● **WHAT IS EXPECTED**
Continue the article on the Kenya Tea Sector Lobby's proposals for the draft tea industry regulations, picking up after its final sentence.

● **SOURCE PASSAGE**
━━━━━━━━━━
The Kenya Tea Sector Lobby has submitted to The Cabinet Secretary, Ministry Of Agriculture, Livestock, Fisheries, and Cooperatives, Peter Munya, more measures to be included on the draft
“Crop (Tea Industry) regulations, 2020”.

Over the years, the tea sector in Kenya has experienced dwindling fortunes as a result of under-regulation that has allowed cartels within the sector to benefit at the expense of tea farmers.

The Kenya Tea Sector lobby has identified some key areas that require strengthening to arrive at the desired result of improved earnings to tea farmers and streamlined management of the tea sector.

The lobby group noted that last year, the sector witnessed nationwide shambolic tea factories directors’ elections, an intentional flaw within KTDA to ensure further “interest-fuelled oversight” of tea factories by KTDA.

“We are therefore proposing for the Memorandum and Articles of the tea factories to provide that every grower has one vote with elections being conducted by an independent body/organ as determined by the factory board,” says Irungu Nyakera, Chairman The Kenya Tea Sector Lobby.

“For the Kenya Tea sector to be globally competitive, we must match the global standard in the management of tea.”

The lobby has proposed that management fees be brought down in line with global standards of 1 per cent as opposed to the 2.5 per cent currently being charged by KTDA.
━━━━━━━━━━
● **DATA**
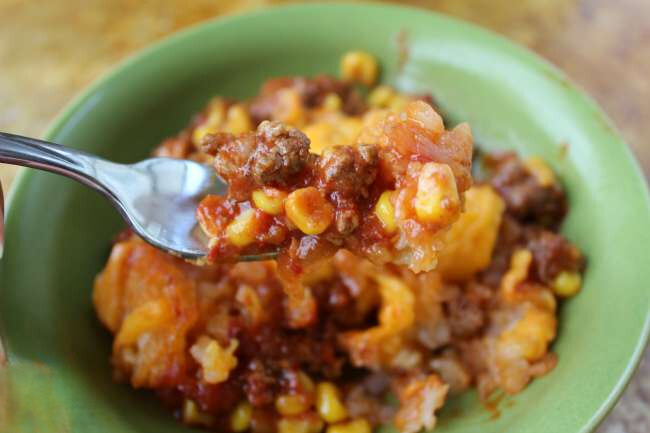 Delicious Manwich Tater Tot Casserole Manwich Tater Tot Casserole
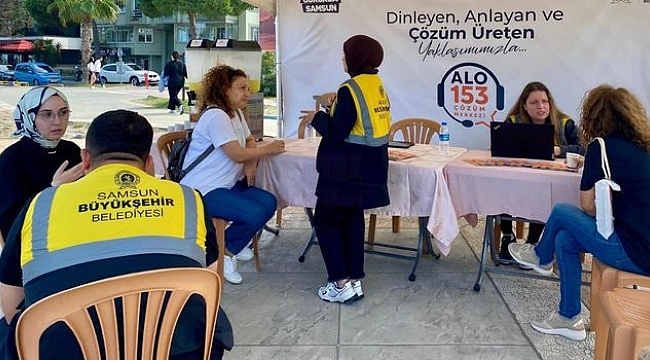 Büyükşehir Atakum'da Vatandaşı Dinliyor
━━━━━━━━━━
● **SOLVED EXERCISE**
Further, it proposes that the maximum fees chargeable by brokers should be capped at the global benchmark rate of 0.25 per cent, as opposed to the current 1.25 per cent being charged by brokers.

Also, it proposes that the government through the Finance Act, 2020, scrap lot charge, and VAT on tea bought for local consumption. “This will allow the farmer to have enhanced earnings while making the sector attractive for the development of a cottage tea manufacturing and packing industry.”

And to remove any undue control of tea factories by the management agent (KTDA), the lobby further propose that the role of making investment decisions for the factory should also be exempted from any management agent agreement to ensure that grower funds are fully controlled by the factory directors.

“KTDA should further be required to sell off all its non-tea-marketing related subsidiaries and properties and subsequently distribute those funds to the factories.”